The weekly supervision is also a great chance to develop your argument to an expert in a friendly way and to consolidate your knowledge for the week, ensuring that you really progress and gain confidence in your abilities.
There is a perception that all Cambridge students can do is work, but this is simply untrue. Some of the best memories from my first year here have been created when I’ve taken time out from the books to go and spend the night dancing with friends, or have gone to see an inspiring talk or presentation in the evening. There’s always something going on here to cater for everyone’s interests, and there are so many opportunities to gain skills and confidence beyond your studies. In college, being a member of our Junior Combination Room (the JCR committee which represents our college Student Union) as Access Officer has furthered my passion towards the value of education and working towards equality.
The confidence that I have gained in the past few months has enabled me to take a break from writing essays to articles for student newspapers, start rowing, and to develop my public speaking skills to name a few. My advice to anyone starting university would be to not be too hard on yourself in finding the perfect work-social balance immediately, as it comes with individual experience. For me, Murray Edwards has been the most supportive place to learn this!
What Murray Edwards means to me
For me, Murray Edwards is a really special place which offers you the traditions of Cambridge with the best of both worlds. Whilst you can have a moment to cycle down King’s Parade, you can go home and escape the pace of the city centre to a genuinely supportive and empowering community. I have made friends from a variety of different backgrounds who are all equally caring, even if we just have a quick chat about our days in the Dome or over a fun event organised in the bar which brings everyone together to have a laugh. Also, our onsite gym means that I can quickly exercise any stress away, 5 minutes away from my room!
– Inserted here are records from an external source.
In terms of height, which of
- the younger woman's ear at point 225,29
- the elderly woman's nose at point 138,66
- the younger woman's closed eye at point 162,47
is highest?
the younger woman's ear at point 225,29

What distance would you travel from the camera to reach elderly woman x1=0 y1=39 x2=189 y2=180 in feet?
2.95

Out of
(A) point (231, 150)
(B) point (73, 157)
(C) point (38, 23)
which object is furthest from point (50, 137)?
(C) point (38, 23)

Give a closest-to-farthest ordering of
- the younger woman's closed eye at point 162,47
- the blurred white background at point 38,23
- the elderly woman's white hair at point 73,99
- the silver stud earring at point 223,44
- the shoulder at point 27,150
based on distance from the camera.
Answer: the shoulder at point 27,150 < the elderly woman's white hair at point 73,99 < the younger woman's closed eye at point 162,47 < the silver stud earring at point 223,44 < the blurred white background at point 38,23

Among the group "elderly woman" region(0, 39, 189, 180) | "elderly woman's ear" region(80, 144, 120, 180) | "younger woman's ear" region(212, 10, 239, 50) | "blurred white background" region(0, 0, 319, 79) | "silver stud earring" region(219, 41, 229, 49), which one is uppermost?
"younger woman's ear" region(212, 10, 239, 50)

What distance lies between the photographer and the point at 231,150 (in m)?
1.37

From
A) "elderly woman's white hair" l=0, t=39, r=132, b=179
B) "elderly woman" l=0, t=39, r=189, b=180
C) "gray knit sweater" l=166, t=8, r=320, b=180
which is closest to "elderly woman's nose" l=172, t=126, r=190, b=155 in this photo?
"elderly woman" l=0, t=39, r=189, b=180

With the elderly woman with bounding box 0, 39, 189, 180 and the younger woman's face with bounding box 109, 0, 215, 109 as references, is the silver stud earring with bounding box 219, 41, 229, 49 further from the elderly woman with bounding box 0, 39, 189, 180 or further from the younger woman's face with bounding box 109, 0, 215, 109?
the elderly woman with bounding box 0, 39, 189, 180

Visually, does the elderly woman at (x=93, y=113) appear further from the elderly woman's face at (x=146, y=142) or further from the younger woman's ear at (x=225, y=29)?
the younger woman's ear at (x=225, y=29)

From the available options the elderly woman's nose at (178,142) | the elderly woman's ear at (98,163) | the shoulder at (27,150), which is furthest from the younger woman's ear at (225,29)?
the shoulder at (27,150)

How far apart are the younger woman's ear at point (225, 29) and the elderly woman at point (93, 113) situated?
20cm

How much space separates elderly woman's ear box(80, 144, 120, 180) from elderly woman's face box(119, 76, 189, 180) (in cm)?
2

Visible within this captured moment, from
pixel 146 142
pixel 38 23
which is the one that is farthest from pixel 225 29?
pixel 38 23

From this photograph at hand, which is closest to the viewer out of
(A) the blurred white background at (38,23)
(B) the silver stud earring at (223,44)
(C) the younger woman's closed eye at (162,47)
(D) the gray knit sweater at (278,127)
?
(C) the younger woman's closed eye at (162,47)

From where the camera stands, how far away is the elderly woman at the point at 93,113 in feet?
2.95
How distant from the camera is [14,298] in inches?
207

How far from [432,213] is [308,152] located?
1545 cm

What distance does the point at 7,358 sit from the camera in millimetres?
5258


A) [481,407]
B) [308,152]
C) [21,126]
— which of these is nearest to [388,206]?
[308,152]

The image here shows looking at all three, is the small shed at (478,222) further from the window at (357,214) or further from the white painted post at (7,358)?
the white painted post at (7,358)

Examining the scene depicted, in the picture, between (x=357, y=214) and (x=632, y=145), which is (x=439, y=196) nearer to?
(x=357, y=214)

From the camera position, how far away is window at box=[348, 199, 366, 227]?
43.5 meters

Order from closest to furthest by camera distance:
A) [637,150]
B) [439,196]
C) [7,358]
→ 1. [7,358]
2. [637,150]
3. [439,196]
I don’t think there is anywhere in Cambridge or the world where I would rather live and study than Murray Edwards.
Advice to English applicants
I would firstly say to not to worry too much, and have faith in your abilities – you have been drawn to study English at Cambridge hopefully because you love and enjoy it, and this will guide you through the application process and your time here! Don’t be afraid to ask for help from your school or even the college itself, as our Admissions Team are more than happy to provide information about the process. In terms of preparation, don’t be fooled by anyone who tells you that you must have read a specific amount of texts by a certain author – there is no catch to the process, and your interviewers are genuinely interested and supportive of your own interests, and will work with you to develop them. I found that the best way of preparing was to read, write and even talk (to myself in the mirror sometimes, or my dog) about texts which excited me as well as practicing my close reading skills by finding interesting elements to write about, even if this was just a single word in an unseen poem! Don’t be afraid to be confident in your ideas and above all, in yourself.